There is good evidence, however, for sleep mediating a different kind of brain function – memory consolidation. Memories are not written in stone the instant an event is experienced. Instead, initially labile traces are held as short-term memories, before the most relevant aspects of the experience are transferred to long-term storage.
Action replay
Several kinds of experiment, in animals and people, show that stronger memories form when sleep takes place between learning and recall. Some of the most compelling for this idea came when electrodes placed into rats’ brains showed small clusters of neurons “replaying” patterns of activity during sleep that had first been generated while the rats had been awake and exploring. “Memory representations are reactivated during sleep,” says Jan Born at the University of Tübingen in Germany.
Many labs remain focused on how memory systems are updated during sleep, but since 2003 a new idea has been gaining traction. It straddles both categories of theory, concerned as it is with neuronal maintenance and memory processing.
The hypothesis concerns synapses, the junctions between neurons through which they communicate. We know that when we form new memories, the synapses of the neurons involved become stronger. The idea is that while awake we are constantly forming new memories and therefore strengthening synapses. But this strengthening cannot go on indefinitely: it would be too expensive in terms of energy, and eventually there would be no way of forming new memories as our synapses would become “maxed-out”.
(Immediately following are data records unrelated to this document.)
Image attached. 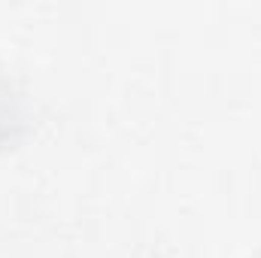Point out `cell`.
I'll use <instances>...</instances> for the list:
<instances>
[{"label": "cell", "instance_id": "6da1fadb", "mask_svg": "<svg viewBox=\"0 0 261 258\" xmlns=\"http://www.w3.org/2000/svg\"><path fill=\"white\" fill-rule=\"evenodd\" d=\"M28 131V100L12 73L0 64V146L15 143Z\"/></svg>", "mask_w": 261, "mask_h": 258}, {"label": "cell", "instance_id": "7a4b0ae2", "mask_svg": "<svg viewBox=\"0 0 261 258\" xmlns=\"http://www.w3.org/2000/svg\"><path fill=\"white\" fill-rule=\"evenodd\" d=\"M255 258H261V252H258V255H255Z\"/></svg>", "mask_w": 261, "mask_h": 258}]
</instances>
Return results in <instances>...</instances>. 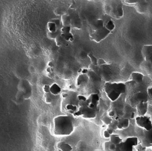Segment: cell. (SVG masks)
I'll return each mask as SVG.
<instances>
[{
  "instance_id": "cell-46",
  "label": "cell",
  "mask_w": 152,
  "mask_h": 151,
  "mask_svg": "<svg viewBox=\"0 0 152 151\" xmlns=\"http://www.w3.org/2000/svg\"><path fill=\"white\" fill-rule=\"evenodd\" d=\"M107 130L108 131V133L110 134V135L113 134V132H114V131H115V130H113L112 128H110V127H108V128H107Z\"/></svg>"
},
{
  "instance_id": "cell-18",
  "label": "cell",
  "mask_w": 152,
  "mask_h": 151,
  "mask_svg": "<svg viewBox=\"0 0 152 151\" xmlns=\"http://www.w3.org/2000/svg\"><path fill=\"white\" fill-rule=\"evenodd\" d=\"M91 27L92 30L94 32V31H96L98 30L102 29V28L104 27V25L103 22L101 19H98L94 21L91 23Z\"/></svg>"
},
{
  "instance_id": "cell-13",
  "label": "cell",
  "mask_w": 152,
  "mask_h": 151,
  "mask_svg": "<svg viewBox=\"0 0 152 151\" xmlns=\"http://www.w3.org/2000/svg\"><path fill=\"white\" fill-rule=\"evenodd\" d=\"M130 80L134 81L137 83H140L143 82L144 75L139 72H133L131 73L130 76Z\"/></svg>"
},
{
  "instance_id": "cell-11",
  "label": "cell",
  "mask_w": 152,
  "mask_h": 151,
  "mask_svg": "<svg viewBox=\"0 0 152 151\" xmlns=\"http://www.w3.org/2000/svg\"><path fill=\"white\" fill-rule=\"evenodd\" d=\"M136 110L138 116H145L146 113L148 111V102H141L137 105Z\"/></svg>"
},
{
  "instance_id": "cell-37",
  "label": "cell",
  "mask_w": 152,
  "mask_h": 151,
  "mask_svg": "<svg viewBox=\"0 0 152 151\" xmlns=\"http://www.w3.org/2000/svg\"><path fill=\"white\" fill-rule=\"evenodd\" d=\"M71 29H72V27H71L70 26H69V27H64L62 29H61V33H62V34H68V33H70Z\"/></svg>"
},
{
  "instance_id": "cell-36",
  "label": "cell",
  "mask_w": 152,
  "mask_h": 151,
  "mask_svg": "<svg viewBox=\"0 0 152 151\" xmlns=\"http://www.w3.org/2000/svg\"><path fill=\"white\" fill-rule=\"evenodd\" d=\"M104 27H105L107 28V29H108L109 31L112 32L114 29H115V24H114V22L111 20L107 24H106L105 25H104Z\"/></svg>"
},
{
  "instance_id": "cell-45",
  "label": "cell",
  "mask_w": 152,
  "mask_h": 151,
  "mask_svg": "<svg viewBox=\"0 0 152 151\" xmlns=\"http://www.w3.org/2000/svg\"><path fill=\"white\" fill-rule=\"evenodd\" d=\"M147 92H148V97L152 99V87L148 88V91H147Z\"/></svg>"
},
{
  "instance_id": "cell-30",
  "label": "cell",
  "mask_w": 152,
  "mask_h": 151,
  "mask_svg": "<svg viewBox=\"0 0 152 151\" xmlns=\"http://www.w3.org/2000/svg\"><path fill=\"white\" fill-rule=\"evenodd\" d=\"M88 56L90 60H91V62L92 65H93L94 66H98V59L94 56L92 52H90L89 53H88Z\"/></svg>"
},
{
  "instance_id": "cell-26",
  "label": "cell",
  "mask_w": 152,
  "mask_h": 151,
  "mask_svg": "<svg viewBox=\"0 0 152 151\" xmlns=\"http://www.w3.org/2000/svg\"><path fill=\"white\" fill-rule=\"evenodd\" d=\"M55 96L53 95V94L51 92L50 93H45V102L46 103H51L55 100Z\"/></svg>"
},
{
  "instance_id": "cell-5",
  "label": "cell",
  "mask_w": 152,
  "mask_h": 151,
  "mask_svg": "<svg viewBox=\"0 0 152 151\" xmlns=\"http://www.w3.org/2000/svg\"><path fill=\"white\" fill-rule=\"evenodd\" d=\"M111 33L105 27H104L102 29L98 30L96 31H94L93 33L89 35L90 39L92 41H94L96 42H99L106 37Z\"/></svg>"
},
{
  "instance_id": "cell-14",
  "label": "cell",
  "mask_w": 152,
  "mask_h": 151,
  "mask_svg": "<svg viewBox=\"0 0 152 151\" xmlns=\"http://www.w3.org/2000/svg\"><path fill=\"white\" fill-rule=\"evenodd\" d=\"M89 82V78L88 74H80L79 77L77 78L76 84L77 86H83V85L87 84Z\"/></svg>"
},
{
  "instance_id": "cell-27",
  "label": "cell",
  "mask_w": 152,
  "mask_h": 151,
  "mask_svg": "<svg viewBox=\"0 0 152 151\" xmlns=\"http://www.w3.org/2000/svg\"><path fill=\"white\" fill-rule=\"evenodd\" d=\"M61 36L63 37V38L66 41H73L74 39V37L73 34L72 33H68V34H61Z\"/></svg>"
},
{
  "instance_id": "cell-34",
  "label": "cell",
  "mask_w": 152,
  "mask_h": 151,
  "mask_svg": "<svg viewBox=\"0 0 152 151\" xmlns=\"http://www.w3.org/2000/svg\"><path fill=\"white\" fill-rule=\"evenodd\" d=\"M120 119H121V120L124 129L127 128V127H129V119L126 118H121Z\"/></svg>"
},
{
  "instance_id": "cell-48",
  "label": "cell",
  "mask_w": 152,
  "mask_h": 151,
  "mask_svg": "<svg viewBox=\"0 0 152 151\" xmlns=\"http://www.w3.org/2000/svg\"><path fill=\"white\" fill-rule=\"evenodd\" d=\"M126 2L128 3L132 4V3H137V1H134V0H132V1H131V0H126Z\"/></svg>"
},
{
  "instance_id": "cell-21",
  "label": "cell",
  "mask_w": 152,
  "mask_h": 151,
  "mask_svg": "<svg viewBox=\"0 0 152 151\" xmlns=\"http://www.w3.org/2000/svg\"><path fill=\"white\" fill-rule=\"evenodd\" d=\"M55 42L57 46L59 47H66L69 46V43L67 41H66L62 37L60 36L55 39Z\"/></svg>"
},
{
  "instance_id": "cell-6",
  "label": "cell",
  "mask_w": 152,
  "mask_h": 151,
  "mask_svg": "<svg viewBox=\"0 0 152 151\" xmlns=\"http://www.w3.org/2000/svg\"><path fill=\"white\" fill-rule=\"evenodd\" d=\"M69 93V96L67 97L64 99V101L61 102L62 107H64L66 105H74L76 106H79V100L78 94L73 91H70Z\"/></svg>"
},
{
  "instance_id": "cell-3",
  "label": "cell",
  "mask_w": 152,
  "mask_h": 151,
  "mask_svg": "<svg viewBox=\"0 0 152 151\" xmlns=\"http://www.w3.org/2000/svg\"><path fill=\"white\" fill-rule=\"evenodd\" d=\"M148 94L147 92H137L132 94L128 98L130 105L133 107H136L141 102H148Z\"/></svg>"
},
{
  "instance_id": "cell-28",
  "label": "cell",
  "mask_w": 152,
  "mask_h": 151,
  "mask_svg": "<svg viewBox=\"0 0 152 151\" xmlns=\"http://www.w3.org/2000/svg\"><path fill=\"white\" fill-rule=\"evenodd\" d=\"M50 22H53L54 23H55V24L57 25V27H58V30H61L64 27L63 23H62V22H61V20L60 19H58V18H53V19H51L50 20Z\"/></svg>"
},
{
  "instance_id": "cell-1",
  "label": "cell",
  "mask_w": 152,
  "mask_h": 151,
  "mask_svg": "<svg viewBox=\"0 0 152 151\" xmlns=\"http://www.w3.org/2000/svg\"><path fill=\"white\" fill-rule=\"evenodd\" d=\"M74 126L69 116H58L54 118V134L67 136L74 131Z\"/></svg>"
},
{
  "instance_id": "cell-47",
  "label": "cell",
  "mask_w": 152,
  "mask_h": 151,
  "mask_svg": "<svg viewBox=\"0 0 152 151\" xmlns=\"http://www.w3.org/2000/svg\"><path fill=\"white\" fill-rule=\"evenodd\" d=\"M89 71L88 69H82V71H81V74H88Z\"/></svg>"
},
{
  "instance_id": "cell-22",
  "label": "cell",
  "mask_w": 152,
  "mask_h": 151,
  "mask_svg": "<svg viewBox=\"0 0 152 151\" xmlns=\"http://www.w3.org/2000/svg\"><path fill=\"white\" fill-rule=\"evenodd\" d=\"M61 89L60 87L58 86L57 83H53V85H51V87H50V92L51 94H53V95L56 96L59 94L61 92Z\"/></svg>"
},
{
  "instance_id": "cell-31",
  "label": "cell",
  "mask_w": 152,
  "mask_h": 151,
  "mask_svg": "<svg viewBox=\"0 0 152 151\" xmlns=\"http://www.w3.org/2000/svg\"><path fill=\"white\" fill-rule=\"evenodd\" d=\"M101 20L103 22L104 25L107 24L110 21L112 20V17L110 15H108V14H104V15H103L101 18Z\"/></svg>"
},
{
  "instance_id": "cell-16",
  "label": "cell",
  "mask_w": 152,
  "mask_h": 151,
  "mask_svg": "<svg viewBox=\"0 0 152 151\" xmlns=\"http://www.w3.org/2000/svg\"><path fill=\"white\" fill-rule=\"evenodd\" d=\"M57 147L61 151H72V147L64 141H61L57 144Z\"/></svg>"
},
{
  "instance_id": "cell-40",
  "label": "cell",
  "mask_w": 152,
  "mask_h": 151,
  "mask_svg": "<svg viewBox=\"0 0 152 151\" xmlns=\"http://www.w3.org/2000/svg\"><path fill=\"white\" fill-rule=\"evenodd\" d=\"M50 87L51 86L49 85H45L43 87V90L45 93H50Z\"/></svg>"
},
{
  "instance_id": "cell-8",
  "label": "cell",
  "mask_w": 152,
  "mask_h": 151,
  "mask_svg": "<svg viewBox=\"0 0 152 151\" xmlns=\"http://www.w3.org/2000/svg\"><path fill=\"white\" fill-rule=\"evenodd\" d=\"M88 101L89 103V106L90 107H92L93 109L96 110L97 111H98L99 110V107H98V105H99V96L97 94L95 93H93L90 95L88 98Z\"/></svg>"
},
{
  "instance_id": "cell-44",
  "label": "cell",
  "mask_w": 152,
  "mask_h": 151,
  "mask_svg": "<svg viewBox=\"0 0 152 151\" xmlns=\"http://www.w3.org/2000/svg\"><path fill=\"white\" fill-rule=\"evenodd\" d=\"M103 135H104V137L106 139H110L111 136V135L108 133V131L107 130L103 131Z\"/></svg>"
},
{
  "instance_id": "cell-9",
  "label": "cell",
  "mask_w": 152,
  "mask_h": 151,
  "mask_svg": "<svg viewBox=\"0 0 152 151\" xmlns=\"http://www.w3.org/2000/svg\"><path fill=\"white\" fill-rule=\"evenodd\" d=\"M142 145L146 147L152 146V128L149 131L144 130V136L142 140Z\"/></svg>"
},
{
  "instance_id": "cell-32",
  "label": "cell",
  "mask_w": 152,
  "mask_h": 151,
  "mask_svg": "<svg viewBox=\"0 0 152 151\" xmlns=\"http://www.w3.org/2000/svg\"><path fill=\"white\" fill-rule=\"evenodd\" d=\"M102 121L104 123V125H107L108 126L112 123L113 118H112L111 117H110L108 115V116H104L102 118Z\"/></svg>"
},
{
  "instance_id": "cell-29",
  "label": "cell",
  "mask_w": 152,
  "mask_h": 151,
  "mask_svg": "<svg viewBox=\"0 0 152 151\" xmlns=\"http://www.w3.org/2000/svg\"><path fill=\"white\" fill-rule=\"evenodd\" d=\"M117 18H121L124 15L122 4L121 3L117 4Z\"/></svg>"
},
{
  "instance_id": "cell-43",
  "label": "cell",
  "mask_w": 152,
  "mask_h": 151,
  "mask_svg": "<svg viewBox=\"0 0 152 151\" xmlns=\"http://www.w3.org/2000/svg\"><path fill=\"white\" fill-rule=\"evenodd\" d=\"M106 62L104 61V60L102 58H99L98 59V66H101L103 65H106Z\"/></svg>"
},
{
  "instance_id": "cell-49",
  "label": "cell",
  "mask_w": 152,
  "mask_h": 151,
  "mask_svg": "<svg viewBox=\"0 0 152 151\" xmlns=\"http://www.w3.org/2000/svg\"><path fill=\"white\" fill-rule=\"evenodd\" d=\"M48 66H49V67H50V68H53V62H49V63H48Z\"/></svg>"
},
{
  "instance_id": "cell-4",
  "label": "cell",
  "mask_w": 152,
  "mask_h": 151,
  "mask_svg": "<svg viewBox=\"0 0 152 151\" xmlns=\"http://www.w3.org/2000/svg\"><path fill=\"white\" fill-rule=\"evenodd\" d=\"M97 110L90 107L89 106H81L79 107L77 112H76L75 116H82L84 118H94L97 115Z\"/></svg>"
},
{
  "instance_id": "cell-20",
  "label": "cell",
  "mask_w": 152,
  "mask_h": 151,
  "mask_svg": "<svg viewBox=\"0 0 152 151\" xmlns=\"http://www.w3.org/2000/svg\"><path fill=\"white\" fill-rule=\"evenodd\" d=\"M110 141L111 143L115 144V145H116L117 146L118 145H119L122 142V139L120 137L119 135H118L112 134L110 136Z\"/></svg>"
},
{
  "instance_id": "cell-17",
  "label": "cell",
  "mask_w": 152,
  "mask_h": 151,
  "mask_svg": "<svg viewBox=\"0 0 152 151\" xmlns=\"http://www.w3.org/2000/svg\"><path fill=\"white\" fill-rule=\"evenodd\" d=\"M23 89H26V91L24 90L23 91V98L24 99H28L31 96V87L30 86L29 83L28 82L27 84H25L26 83V80H23Z\"/></svg>"
},
{
  "instance_id": "cell-35",
  "label": "cell",
  "mask_w": 152,
  "mask_h": 151,
  "mask_svg": "<svg viewBox=\"0 0 152 151\" xmlns=\"http://www.w3.org/2000/svg\"><path fill=\"white\" fill-rule=\"evenodd\" d=\"M108 127L112 128L113 130H116L118 129V120L113 119L111 123L108 125Z\"/></svg>"
},
{
  "instance_id": "cell-38",
  "label": "cell",
  "mask_w": 152,
  "mask_h": 151,
  "mask_svg": "<svg viewBox=\"0 0 152 151\" xmlns=\"http://www.w3.org/2000/svg\"><path fill=\"white\" fill-rule=\"evenodd\" d=\"M110 141H107L104 144V151H110L109 149V147H110Z\"/></svg>"
},
{
  "instance_id": "cell-50",
  "label": "cell",
  "mask_w": 152,
  "mask_h": 151,
  "mask_svg": "<svg viewBox=\"0 0 152 151\" xmlns=\"http://www.w3.org/2000/svg\"><path fill=\"white\" fill-rule=\"evenodd\" d=\"M148 63H149V64L150 65V67L152 68V58L148 61Z\"/></svg>"
},
{
  "instance_id": "cell-52",
  "label": "cell",
  "mask_w": 152,
  "mask_h": 151,
  "mask_svg": "<svg viewBox=\"0 0 152 151\" xmlns=\"http://www.w3.org/2000/svg\"><path fill=\"white\" fill-rule=\"evenodd\" d=\"M58 151H61V150H58Z\"/></svg>"
},
{
  "instance_id": "cell-23",
  "label": "cell",
  "mask_w": 152,
  "mask_h": 151,
  "mask_svg": "<svg viewBox=\"0 0 152 151\" xmlns=\"http://www.w3.org/2000/svg\"><path fill=\"white\" fill-rule=\"evenodd\" d=\"M124 141L131 144L133 147H136V146L138 145L139 142L138 138L136 137V136H130V137H127L124 140Z\"/></svg>"
},
{
  "instance_id": "cell-33",
  "label": "cell",
  "mask_w": 152,
  "mask_h": 151,
  "mask_svg": "<svg viewBox=\"0 0 152 151\" xmlns=\"http://www.w3.org/2000/svg\"><path fill=\"white\" fill-rule=\"evenodd\" d=\"M86 148V145L83 142H80L77 145V150L76 151H84Z\"/></svg>"
},
{
  "instance_id": "cell-51",
  "label": "cell",
  "mask_w": 152,
  "mask_h": 151,
  "mask_svg": "<svg viewBox=\"0 0 152 151\" xmlns=\"http://www.w3.org/2000/svg\"><path fill=\"white\" fill-rule=\"evenodd\" d=\"M94 151H104V150H94Z\"/></svg>"
},
{
  "instance_id": "cell-19",
  "label": "cell",
  "mask_w": 152,
  "mask_h": 151,
  "mask_svg": "<svg viewBox=\"0 0 152 151\" xmlns=\"http://www.w3.org/2000/svg\"><path fill=\"white\" fill-rule=\"evenodd\" d=\"M61 22L63 23L64 27H69L71 25V17L67 14H64L61 16Z\"/></svg>"
},
{
  "instance_id": "cell-2",
  "label": "cell",
  "mask_w": 152,
  "mask_h": 151,
  "mask_svg": "<svg viewBox=\"0 0 152 151\" xmlns=\"http://www.w3.org/2000/svg\"><path fill=\"white\" fill-rule=\"evenodd\" d=\"M104 91L111 101H117L121 95L126 92V84L124 83L106 82L104 85Z\"/></svg>"
},
{
  "instance_id": "cell-7",
  "label": "cell",
  "mask_w": 152,
  "mask_h": 151,
  "mask_svg": "<svg viewBox=\"0 0 152 151\" xmlns=\"http://www.w3.org/2000/svg\"><path fill=\"white\" fill-rule=\"evenodd\" d=\"M136 123L137 126L145 130L149 131L152 128V122L150 118L147 116L136 117Z\"/></svg>"
},
{
  "instance_id": "cell-24",
  "label": "cell",
  "mask_w": 152,
  "mask_h": 151,
  "mask_svg": "<svg viewBox=\"0 0 152 151\" xmlns=\"http://www.w3.org/2000/svg\"><path fill=\"white\" fill-rule=\"evenodd\" d=\"M61 34H62V33H61V30H57V31L55 32H50L49 31H48L47 35H48V37L50 39H56L57 37L61 36Z\"/></svg>"
},
{
  "instance_id": "cell-25",
  "label": "cell",
  "mask_w": 152,
  "mask_h": 151,
  "mask_svg": "<svg viewBox=\"0 0 152 151\" xmlns=\"http://www.w3.org/2000/svg\"><path fill=\"white\" fill-rule=\"evenodd\" d=\"M48 29L50 32H55L57 31V30H58V27H57L55 23L50 21L48 23Z\"/></svg>"
},
{
  "instance_id": "cell-39",
  "label": "cell",
  "mask_w": 152,
  "mask_h": 151,
  "mask_svg": "<svg viewBox=\"0 0 152 151\" xmlns=\"http://www.w3.org/2000/svg\"><path fill=\"white\" fill-rule=\"evenodd\" d=\"M146 147H145L144 145H137L136 146V149L138 151H146Z\"/></svg>"
},
{
  "instance_id": "cell-12",
  "label": "cell",
  "mask_w": 152,
  "mask_h": 151,
  "mask_svg": "<svg viewBox=\"0 0 152 151\" xmlns=\"http://www.w3.org/2000/svg\"><path fill=\"white\" fill-rule=\"evenodd\" d=\"M71 17V25L70 27L72 28H75V29H80L82 27L81 20L80 19V17L77 15V13H75L74 15H72Z\"/></svg>"
},
{
  "instance_id": "cell-42",
  "label": "cell",
  "mask_w": 152,
  "mask_h": 151,
  "mask_svg": "<svg viewBox=\"0 0 152 151\" xmlns=\"http://www.w3.org/2000/svg\"><path fill=\"white\" fill-rule=\"evenodd\" d=\"M117 146L115 144H113L112 143H110V147H109V149H110V151H115L117 149Z\"/></svg>"
},
{
  "instance_id": "cell-15",
  "label": "cell",
  "mask_w": 152,
  "mask_h": 151,
  "mask_svg": "<svg viewBox=\"0 0 152 151\" xmlns=\"http://www.w3.org/2000/svg\"><path fill=\"white\" fill-rule=\"evenodd\" d=\"M117 147L120 151H133V149H134V147L131 144L126 142L124 140L122 141L119 145H118Z\"/></svg>"
},
{
  "instance_id": "cell-41",
  "label": "cell",
  "mask_w": 152,
  "mask_h": 151,
  "mask_svg": "<svg viewBox=\"0 0 152 151\" xmlns=\"http://www.w3.org/2000/svg\"><path fill=\"white\" fill-rule=\"evenodd\" d=\"M108 115L109 116H110V117H111L112 118H113L115 117V116H116V113H115V111H114V110H111V111H110L108 112Z\"/></svg>"
},
{
  "instance_id": "cell-10",
  "label": "cell",
  "mask_w": 152,
  "mask_h": 151,
  "mask_svg": "<svg viewBox=\"0 0 152 151\" xmlns=\"http://www.w3.org/2000/svg\"><path fill=\"white\" fill-rule=\"evenodd\" d=\"M142 54L145 61H148L152 58V45H145L142 49Z\"/></svg>"
}]
</instances>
The proposed solution is slow-wave sleep. In the absence of any appreciable external input, the slow cycles of neuronal firing gradually lower synaptic strength across the board, while maintaining the relative differences in strength between synapses, so that new memories are retained (see diagram).
There is now much evidence to support what is known as the ““. In humans, brain scans show that our grey matter uses more energy at the end of the waking day than at the start. Giulio Tononi and Chiara Cirelli of the University of Wisconsin-Madison, who proposed the hypothesis, have shown that in rodents and fruit flies, synaptic strength increases during wakefulness and falls during sleep. The pair have also shown that when people learn a task that uses a specific part of the brain, that part generates more intense slow waves during subsequent sleep. This kind of downscaling is best done “offline”, says Tononi. “You can activate your brain in all kinds of ways, because you don’t need to behave or learn.”
Synaptic homeostasis has not won over everyone, but it is certainly getting a great deal of attention. It is, says Jan Born, “currently the most influential [theory] among sleep researchers”. Frank, however, would like Tononi and Cirelli to provide more detail about mechanisms.
Neither is Jerry Siegel convinced. A neuroscientist at the University of California, Los Angeles, Siegel is sticking with his provocative theory that sleep is simply an adaptive way of saving energy when not doing essential things, such as foraging or breeding, which are in fact more dangerous than napping someplace safe. For Siegel, sleep habits reflect the variety of animal lifestyles, with different species sleeping for different purposes.
It’s certainly possible that a phenomenon as complex as sleep performs a multitude of functions, agrees Jim Horne, who studies the impact of sleep loss on health at Loughborough University, UK. And, given the complexity of the human brain, our sleep may well be among the most complicated of all.
Perhaps then it should be no surprise that theories of sleep function are so diverse. Fathoming whether the big “Why?” of sleep will yield a single, succinct solution or require myriad answers is likely to keep biologists up at night for a little while yet.